Si chaque année j’insiste autant sur le constat ce n’est pas pour noircir du papier ou pour vous ennuyer , c’est d’abord pour être certains que chacun d’entre comprenne bien le traitement que l’on nous inflige , c’est l’histoire de la grenouille plongée dans l’eau froide a qui l’on fait chauffé tout doucement son bain , si dans un premier temps elle sent les bienfaits de la douce chaleur , elle ne se rend pas compte de la température qui monte , au moment ou elle éprouve un trop plein de chaleur , elle ne peut s’échapper , elle commence à cuire c’est trop tard … qu’aurait ’elle fait si elle avait été plongée dans l’eau bouillante ? D’un coup de patte elle se serait éjectée !

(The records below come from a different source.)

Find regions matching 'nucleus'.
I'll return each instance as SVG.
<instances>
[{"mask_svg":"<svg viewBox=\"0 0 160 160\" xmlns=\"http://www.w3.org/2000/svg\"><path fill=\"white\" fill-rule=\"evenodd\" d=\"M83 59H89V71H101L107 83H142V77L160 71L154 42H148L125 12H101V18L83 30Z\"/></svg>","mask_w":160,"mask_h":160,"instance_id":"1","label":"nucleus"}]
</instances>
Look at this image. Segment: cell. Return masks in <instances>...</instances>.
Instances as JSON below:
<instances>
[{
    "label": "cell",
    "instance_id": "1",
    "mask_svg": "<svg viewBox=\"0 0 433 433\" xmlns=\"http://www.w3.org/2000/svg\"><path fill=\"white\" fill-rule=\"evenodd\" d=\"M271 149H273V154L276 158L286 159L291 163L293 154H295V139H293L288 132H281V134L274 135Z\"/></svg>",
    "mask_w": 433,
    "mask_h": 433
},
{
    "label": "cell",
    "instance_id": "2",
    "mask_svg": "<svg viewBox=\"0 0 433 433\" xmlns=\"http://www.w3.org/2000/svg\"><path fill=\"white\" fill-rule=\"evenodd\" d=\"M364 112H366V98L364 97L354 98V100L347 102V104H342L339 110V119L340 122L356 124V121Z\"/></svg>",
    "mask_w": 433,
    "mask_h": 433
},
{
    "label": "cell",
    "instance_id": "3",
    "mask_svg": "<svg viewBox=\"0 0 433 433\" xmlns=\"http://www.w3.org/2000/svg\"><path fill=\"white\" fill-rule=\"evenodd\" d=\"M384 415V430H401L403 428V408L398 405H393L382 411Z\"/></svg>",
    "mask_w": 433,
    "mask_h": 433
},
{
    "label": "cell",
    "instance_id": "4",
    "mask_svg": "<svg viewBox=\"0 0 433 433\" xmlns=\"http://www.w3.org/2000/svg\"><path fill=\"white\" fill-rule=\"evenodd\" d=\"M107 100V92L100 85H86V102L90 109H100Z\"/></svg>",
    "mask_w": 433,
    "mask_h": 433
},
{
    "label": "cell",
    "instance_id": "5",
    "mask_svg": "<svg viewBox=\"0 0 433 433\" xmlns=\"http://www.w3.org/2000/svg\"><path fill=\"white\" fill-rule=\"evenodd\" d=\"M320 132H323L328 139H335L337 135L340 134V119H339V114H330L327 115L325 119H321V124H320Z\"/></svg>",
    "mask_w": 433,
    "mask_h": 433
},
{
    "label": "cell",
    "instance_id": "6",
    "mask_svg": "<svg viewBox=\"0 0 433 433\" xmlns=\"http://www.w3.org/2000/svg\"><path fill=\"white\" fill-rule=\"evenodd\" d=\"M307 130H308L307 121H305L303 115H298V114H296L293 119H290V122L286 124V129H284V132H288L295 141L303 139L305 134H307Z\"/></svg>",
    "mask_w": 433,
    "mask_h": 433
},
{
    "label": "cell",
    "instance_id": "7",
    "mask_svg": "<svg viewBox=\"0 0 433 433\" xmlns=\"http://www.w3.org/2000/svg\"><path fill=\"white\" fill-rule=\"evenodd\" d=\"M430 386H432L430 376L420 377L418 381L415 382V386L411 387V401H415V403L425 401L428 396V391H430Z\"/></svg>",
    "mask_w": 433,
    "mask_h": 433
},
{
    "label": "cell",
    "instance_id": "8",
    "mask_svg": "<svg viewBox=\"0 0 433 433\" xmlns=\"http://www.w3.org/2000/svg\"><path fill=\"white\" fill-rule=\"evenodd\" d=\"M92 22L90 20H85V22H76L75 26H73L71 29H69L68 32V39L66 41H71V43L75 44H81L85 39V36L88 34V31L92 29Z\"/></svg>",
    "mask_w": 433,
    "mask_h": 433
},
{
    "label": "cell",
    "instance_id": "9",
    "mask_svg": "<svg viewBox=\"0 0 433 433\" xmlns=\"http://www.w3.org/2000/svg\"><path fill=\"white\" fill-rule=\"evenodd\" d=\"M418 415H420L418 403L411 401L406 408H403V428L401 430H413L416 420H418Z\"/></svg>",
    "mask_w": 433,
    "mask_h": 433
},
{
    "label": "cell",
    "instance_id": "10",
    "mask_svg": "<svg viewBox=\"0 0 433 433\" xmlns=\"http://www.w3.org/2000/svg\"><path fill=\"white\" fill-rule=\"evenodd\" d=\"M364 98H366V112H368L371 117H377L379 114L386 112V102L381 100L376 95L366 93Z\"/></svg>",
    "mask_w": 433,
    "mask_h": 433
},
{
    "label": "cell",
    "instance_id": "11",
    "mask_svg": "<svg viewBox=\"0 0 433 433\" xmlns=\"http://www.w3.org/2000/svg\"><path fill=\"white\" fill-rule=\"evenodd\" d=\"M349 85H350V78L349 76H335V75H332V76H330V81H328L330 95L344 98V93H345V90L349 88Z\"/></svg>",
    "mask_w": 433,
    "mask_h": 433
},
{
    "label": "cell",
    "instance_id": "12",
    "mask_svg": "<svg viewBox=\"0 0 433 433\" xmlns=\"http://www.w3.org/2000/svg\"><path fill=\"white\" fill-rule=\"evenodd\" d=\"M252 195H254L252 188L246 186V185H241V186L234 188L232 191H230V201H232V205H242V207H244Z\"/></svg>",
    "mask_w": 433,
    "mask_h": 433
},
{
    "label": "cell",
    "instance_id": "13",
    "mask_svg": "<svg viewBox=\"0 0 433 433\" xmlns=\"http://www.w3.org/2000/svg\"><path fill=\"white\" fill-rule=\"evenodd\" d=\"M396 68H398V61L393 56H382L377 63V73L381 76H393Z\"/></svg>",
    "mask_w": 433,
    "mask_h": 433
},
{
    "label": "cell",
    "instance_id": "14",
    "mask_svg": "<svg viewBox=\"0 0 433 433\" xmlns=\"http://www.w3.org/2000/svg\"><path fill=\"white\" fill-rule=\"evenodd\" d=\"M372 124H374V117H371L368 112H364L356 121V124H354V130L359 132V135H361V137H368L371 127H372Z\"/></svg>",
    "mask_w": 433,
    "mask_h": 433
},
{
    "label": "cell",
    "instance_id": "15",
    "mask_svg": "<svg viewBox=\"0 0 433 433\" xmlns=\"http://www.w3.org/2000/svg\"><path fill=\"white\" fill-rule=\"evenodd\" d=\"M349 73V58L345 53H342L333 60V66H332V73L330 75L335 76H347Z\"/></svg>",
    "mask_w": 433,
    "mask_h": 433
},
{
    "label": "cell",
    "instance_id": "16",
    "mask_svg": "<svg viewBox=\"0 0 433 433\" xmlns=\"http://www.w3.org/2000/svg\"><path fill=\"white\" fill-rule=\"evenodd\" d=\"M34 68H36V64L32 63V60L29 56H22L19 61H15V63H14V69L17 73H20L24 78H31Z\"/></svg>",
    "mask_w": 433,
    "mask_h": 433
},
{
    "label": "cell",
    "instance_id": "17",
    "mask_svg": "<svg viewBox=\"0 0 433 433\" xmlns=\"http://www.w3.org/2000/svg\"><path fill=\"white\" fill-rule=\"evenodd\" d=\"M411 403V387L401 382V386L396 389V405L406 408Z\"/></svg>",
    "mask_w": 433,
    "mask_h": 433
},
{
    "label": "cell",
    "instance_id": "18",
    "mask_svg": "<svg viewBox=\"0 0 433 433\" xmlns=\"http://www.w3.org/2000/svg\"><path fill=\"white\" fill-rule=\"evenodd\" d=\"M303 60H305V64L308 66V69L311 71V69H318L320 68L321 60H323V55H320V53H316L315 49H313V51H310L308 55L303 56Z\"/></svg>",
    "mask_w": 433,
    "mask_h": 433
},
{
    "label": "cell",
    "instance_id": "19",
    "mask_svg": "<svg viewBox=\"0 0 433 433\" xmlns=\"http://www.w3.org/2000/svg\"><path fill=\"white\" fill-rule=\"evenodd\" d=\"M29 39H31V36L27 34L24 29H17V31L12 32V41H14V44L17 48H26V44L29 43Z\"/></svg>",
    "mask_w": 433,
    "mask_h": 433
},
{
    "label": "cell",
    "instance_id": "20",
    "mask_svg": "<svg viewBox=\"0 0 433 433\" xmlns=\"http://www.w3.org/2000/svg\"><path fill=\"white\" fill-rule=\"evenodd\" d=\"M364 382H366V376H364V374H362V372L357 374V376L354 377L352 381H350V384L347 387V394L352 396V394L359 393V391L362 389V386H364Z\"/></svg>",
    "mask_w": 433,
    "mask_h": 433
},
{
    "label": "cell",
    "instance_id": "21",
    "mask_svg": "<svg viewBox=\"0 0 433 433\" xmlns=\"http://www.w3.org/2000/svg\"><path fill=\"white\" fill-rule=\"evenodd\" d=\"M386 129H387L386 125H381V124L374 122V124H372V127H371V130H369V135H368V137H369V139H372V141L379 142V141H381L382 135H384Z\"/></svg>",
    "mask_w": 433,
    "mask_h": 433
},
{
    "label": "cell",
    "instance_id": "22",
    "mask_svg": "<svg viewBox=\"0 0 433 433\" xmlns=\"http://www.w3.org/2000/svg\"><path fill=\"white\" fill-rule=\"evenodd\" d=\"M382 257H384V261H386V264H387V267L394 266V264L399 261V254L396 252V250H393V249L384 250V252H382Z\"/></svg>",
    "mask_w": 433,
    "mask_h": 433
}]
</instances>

Et bien c’est exactement ce que nous subissons depuis 1991 , depuis cette date à petit coup la température monte quand elle sera intenable , il sera trop tard ! Faut t’il se laisser finir de cuire ou réagir

La fédération existe depuis 1904 , c’est peut être une vieille dame , mais c’est d’abord une institution pleine d’expérience dont le discours ne se limite pas au département de l’Allier mais résonne partout ou les paysans sont bafoués partout ou producteurs et consommateurs n’y trouvent plus leur compte , depuis Michel Bernard et Emile Guillaumin en passant par Albert Poncet et Emile Parnière , et bien d’autres ou même plus près de nous Georges Mercier ; nous avons gardé cette constante , dénoncer le régime et tenter de construire une société juste et humaine , ce qui était vrai hier , l’est d’autant plus aujourd’hui !
Que peut on espérer avec cette nouvelle aire qui s’ouvre ?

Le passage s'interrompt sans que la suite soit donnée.